I know one local guy who can make a Beretta 92 sing, trigger changes and high bore axis nonwithstanding. But given the amount of time and effort he's had to expend to reach this level with a DA/SA auto, I think he'd be absolutely unbeatable if he'd put the same practice into an easier to shoot quickly/accurately weapon, like a Glock. Glad he's a M92 fan, though; it gives me the slimmest chance of beating him on the rare occasion that he's having a bad day and I'm having a good one. 

Darn young pups... :smt068 

:mrgreen:


----------



## Vom Kriege (May 5, 2006)

Bden said:


> I'm a newby and would like to purchase a handgun with the idea of possibly shooting IDPA. I dislike (although I have nothing against) all of the polymer pistols I have shot so far. My favorite gun to date is the Beretta 92FS, although I hear it is not the best choice for IDPA. Do you guys have any input on the idea? I'm mostly shooting for the fun of shooting, but will the double action take me too far out of the game to enjoy it?


Nope. If you like the 92 go with it. There aren't many people out there in competition to the point that the extra thousandth of a second it takes to make the first DA pull will make any difference.


----------



## martial_field (Oct 16, 2006)

I agree with VK to some degree - if you like and can shoot well with the Ruger or Beretta, go with it. However, it isn't just the extra time it takes to pull the double action trigger (which I would measure in tenths, not thousandths). It is getting completely adjusted to the difference between the first and subsequent trigger pulls so that accuracy is not compromised. Most competitive shooters in my experience do not want to deal with that difference. They want consistent trigger pull with every round. Hence, the low number of da/sa pistols I see in IDPA or IPSC competitions.


----------



## Vom Kriege (May 5, 2006)

martial_field said:


> I agree with VK to some degree - if you like and can shoot well with the Ruger or Beretta, go with it. However, it isn't just the extra time it takes to pull the double action trigger (which I would measure in tenths, not thousandths). It is getting completely adjusted to the difference between the first and subsequent trigger pulls so that accuracy is not compromised. Most competitive shooters in my experience do not want to deal with that difference. They want consistent trigger pull with every round. Hence, the low number of da/sa pistols I see in IDPA or IPSC competitions.


I've carried a S&W 4006 for almost eight years on the job, and the TDA just really isn't much of an adjustment. The S&W does have a much quicker reset than the others and less take up, but I also own a Ruger P95, and it's no big deal with it either.


----------



## martial_field (Oct 16, 2006)

VK, you seem to be one of those people for whom it makes little or no difference whether the trigger pull is consistent or da/sa. I would like to know if you shoot in IPSC/IDPA competitions or perhaps some other form where you are timed and scored on accuracy. If so, have you compared your scores using da/sa guns with consistent trigger pull handguns?
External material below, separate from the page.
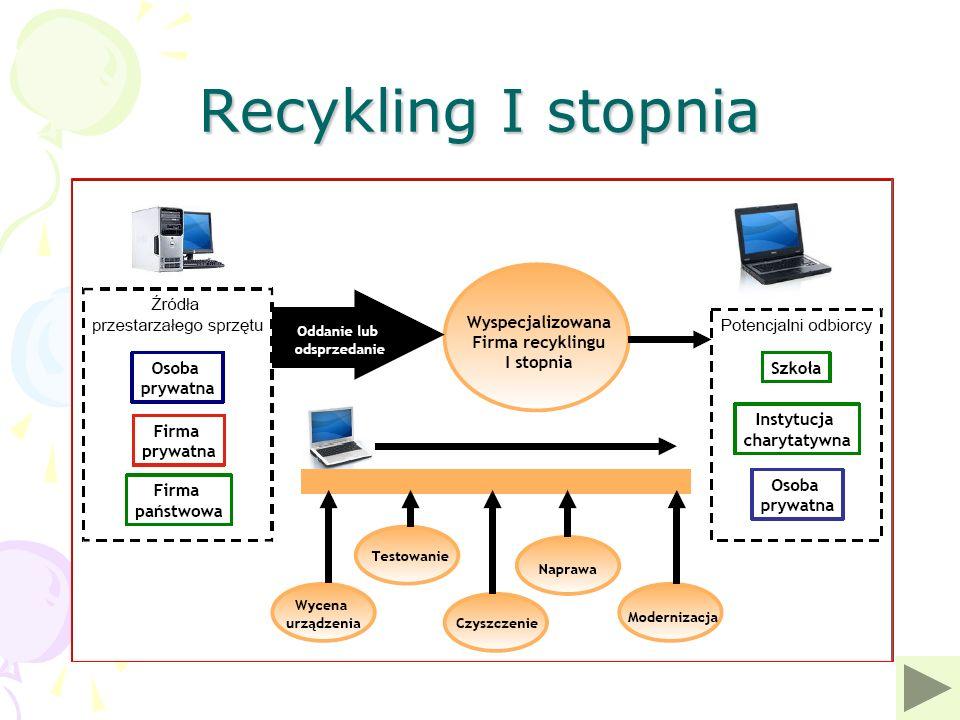 Recykling I stopnia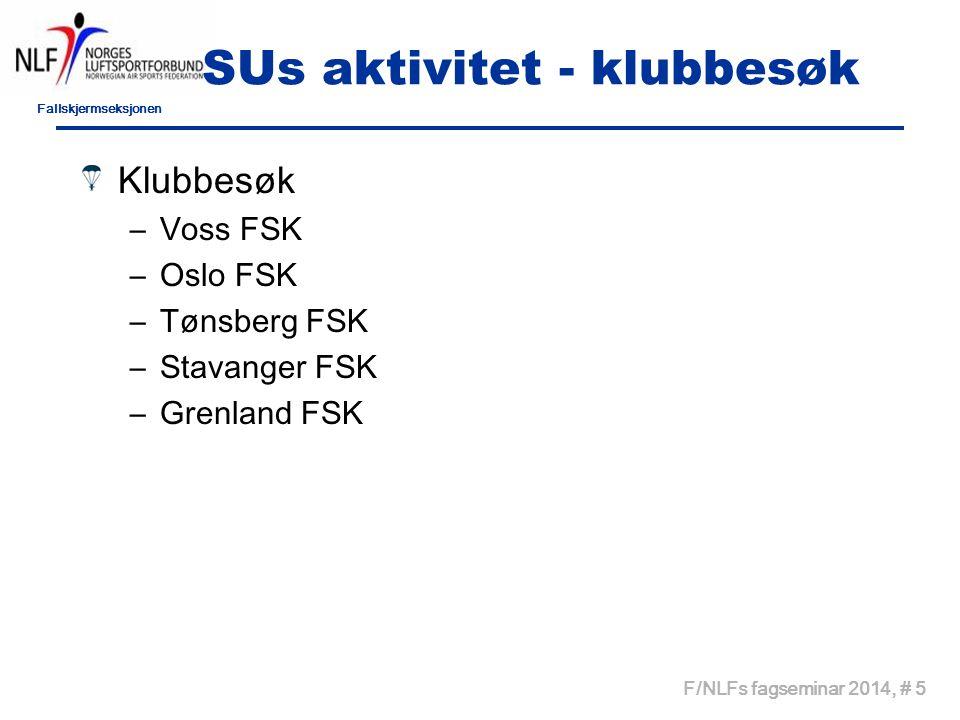 Fallskjermseksjonen F/NLFs fagseminar 2014, # 5 SUs aktivitet - klubbesøk Klubbesøk –Voss FSK –Oslo FSK –Tønsberg FSK –Stavanger FSK –Grenland FSK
I have done some of this comparison by timing myself using a Beretta 92 and a Glock 34 with the same target set up (3 IDPA targets set up from 12 to 20 yards away- 2 rds per target). I have used a standard competition timer that starts with the audible sound and ends with the last shot. I drew from a holster. I found that I was a smidgen slower with the Beretta and, more importantly, my first two rounds were less accurate than my 3rd through 6th rounds as compared with the Glock. As a result, my Beretta scores were consistently lower than my scores with the Glock. If I had done a lot of practicing with the Beretta, maybe I could have become as proficient with it as the Glock. I don't know. I didn't try. The timed comparisons convinced me to stick with the Glock and so I sold my Beretta.


----------



## Vom Kriege (May 5, 2006)

martial_field said:


> VK, you seem to be one of those people for whom it makes little or no difference whether the trigger pull is consistent or da/sa. I would like to know if you shoot in IPSC/IDPA competitions or perhaps some other form where you are timed and scored on accuracy. If so, have you compared your scores using da/sa guns with consistent trigger pull handguns?
> 
> I have done some of this comparison by timing myself using a Beretta 92 and a Glock 34 with the same target set up (3 IDPA targets set up from 12 to 20 yards away- 2 rds per target). I have used a standard competition timer that starts with the audible sound and ends with the last shot. I drew from a holster. I found that I was a smidgen slower with the Beretta and, more importantly, my first two rounds were less accurate than my 3rd through 6th rounds as compared with the Glock. As a result, my Beretta scores were consistently lower than my scores with the Glock. If I had done a lot of practicing with the Beretta, maybe I could have become as proficient with it as the Glock. I don't know. I didn't try. The timed comparisons convinced me to stick with the Glock and so I sold my Beretta.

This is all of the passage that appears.